David Small stood in the cold, Michigan predawn light one morning in January 2001 making coffee. He was feeling a bit sorry for himself, wishing he could be somewhere warmer. Then the phone rang, and a representative of the 2001 Caldecott committee announced Small was the 2001 winner for So You Want to Be President? Shrieking "I won the Caldecott!," he ran upstairs to wake his wife.
Small's first Caldecott recognition came when The Gardener, on which he and his wife Sarah Stewart collaborated, was named as an Honor Book in 1998. These award-winning books are only two from a long list of children's favorites. A notable book on the list is Imogene's Antlers, which has sold over a million copies and has been translated into Italian and French. Imogene was also featured on "Reading Rainbow" and"Between the Lions."
Born in Detroit, Michigan, David Small's artistic gifts were obvious quite early to his parents and teachers. He began drawing at age two. Later his mother took him for art lessons at the Detroit Institute of Arts. Being at the Institute, wandering through the galleries, and absorbing the great art there, including the murals of Diego Rivera, had a profound effect on him. As a child, he decorated the walls of the family basement with murals.

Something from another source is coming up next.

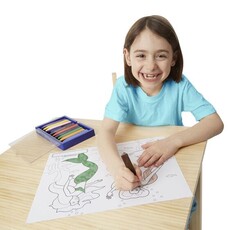 MELISSA & DOUG Pink Jumbo Coloring Pad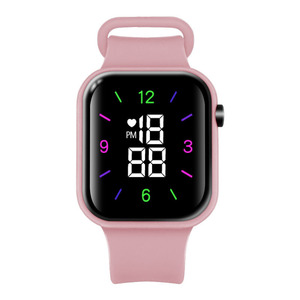 Nuovo Orologio Digitale LED alla Moda in Plastica, Stile Universitario, per Sport all'Aperto, Unisex, per Studenti, Donne e Uomini - Product Image 4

Because of a bout with serious illness in childhood, Small spent long periods bedridden and alone. That coupled with his shyness set him apart as different and sowed the seeds for the themes of some of his future books that deal with the difficulties of being an outsider.
Growing up, Small spent many summers in rural Indiana with his grandparents which fed his love of animals and country life. This affection shows in many of his books. One of his favorite things is to sketch outdoors.
His droll wit shines through both his art and in the words he writes for his self-illustrated books like George Washington's Cows and Fenwick's Suit. It is especially evident in the art of his award-winning So You Want to Be President? which was written by Judith St. George.
After receiving a Master of Fine Arts degree from Yale, David Small taught drawing and printmaking on the university level for 14 years. He lost his job in the 1980s because of cutbacks. This brought both a crisis and a commitment to begin working on combining his love of art and writing. Submitted to more than 20 publishers, his first book Eulalie and the Hopping Head was eventually published in 1982.
Some of his best books have been in partnership with his wife Sarah Stewart, a native of Texas. Some of their later books include The Library, The Gardener, and The Journey. All three titles are laced with a sweet poignancy, but they also feature strong, energetic female characters.
David Small works with watercolor, pen and ink, and pastel. His later works have a much softer look, but they continue to include his trademark attention to small details that beg to be poured over again and again. Growing as an artist is important to Small. He feels he has not yet done his best work, and enjoys challenging himself with new ideas, styles and media. In 2013, Small won another Caldecott honor for his book, One Cool Friend.